The process here is very similar to making a solid heart, with two changes—one, using a hollow bead as your base, and two, making the bead ‘side-drill’ rather than ‘top drill’. Since this tut is for intermediate beadmakers, we've switched to a 1/16" mandrel & a striking transparent red glass.

Start by making a mandrel wound hollow bead. Ideally, it should be symmetrical, but as you can see here, it's not essential, as long as you

Even it out once it's fully heated and smooth. (The ridges are cool looking, but a source of cold seals, so I melt them smooth. Not all people do, but that's outside the scope of this tut.) Gently mash your bead into a flattened disk at least 3x the thickness of your mandrel—you absolutely don't want the glass to touch it!

Using a knife or similar, on one edge of your disk, mark the center. Check. If it's not right, melt the bead (somewhat) smooth & try again. Note: in this view the bead disk is tilted so you're looking down on the top of the “heart”.

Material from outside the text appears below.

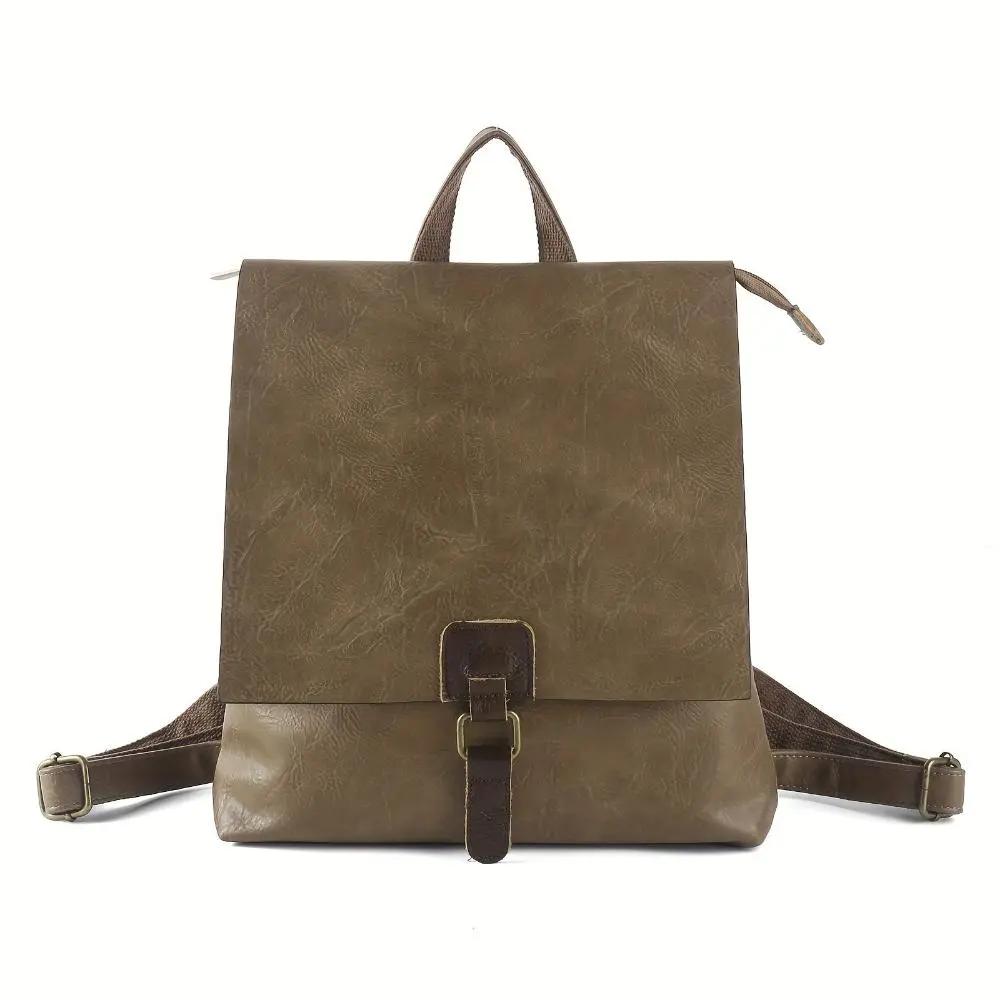 Sac à dos Danoir Paris Nina en marron, style vintage, idéal pour un usage polyvalent et tendance.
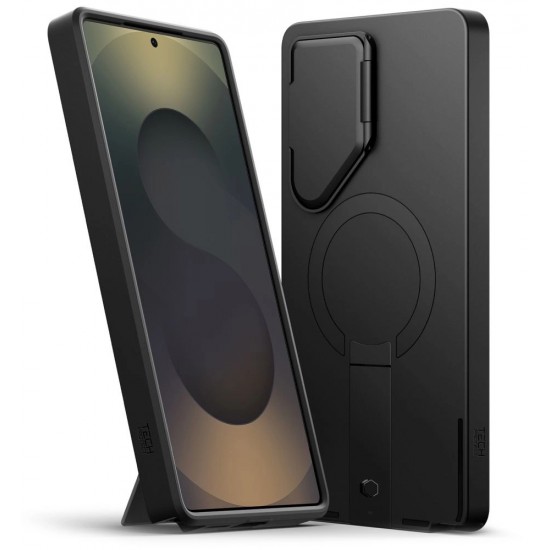 Tech-Protect Kevlar Aura MagSafe Case for Samsung Galaxy S25 Ultra - Black/Orange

Once you know your mark is centered, heat and crease. You can do this iteratively, and that's often easier than trying to complete the shaping all in one go. When you're happy with the top shaping, heat the opposite side of your disk and use your glass rod to pull a point. Depending on how much of this side of the bead you heat, and how much you pull, you can make an elongated smooth point, or more of a dainty one with a curve, as I've done here. That's a matter of personal preference—experiment to see what you like. Break off the rod (it should be a teeny tiny cold seal).

Heat the bead to smooth tip and smooth & grow the humps, holding it upside down for help from gravity. If you get a hole-pop...don't panic. Often that side (hump) will have blown up bigger anyway, so gently heat the bead to get the hole's edge to thicken, and the humps back to the same size.

In fact, quite often the holepop will go away on its own, as it did here:) If not, patch & keep going. Or rake the hole into a mini-heart shape if you like.

As you can see, I also had no trouble getting the 076 transparent red to strike, but the secret is to let it cool nearly to the strain point (820 deg F) and then warm it back up to a dull red. Making a bunch of these little hearts is a great way to familiarize yourself with transparent red's striking characteristics, & because you have to work sculptural glass relatively cold, it's usually easy to develop good colour.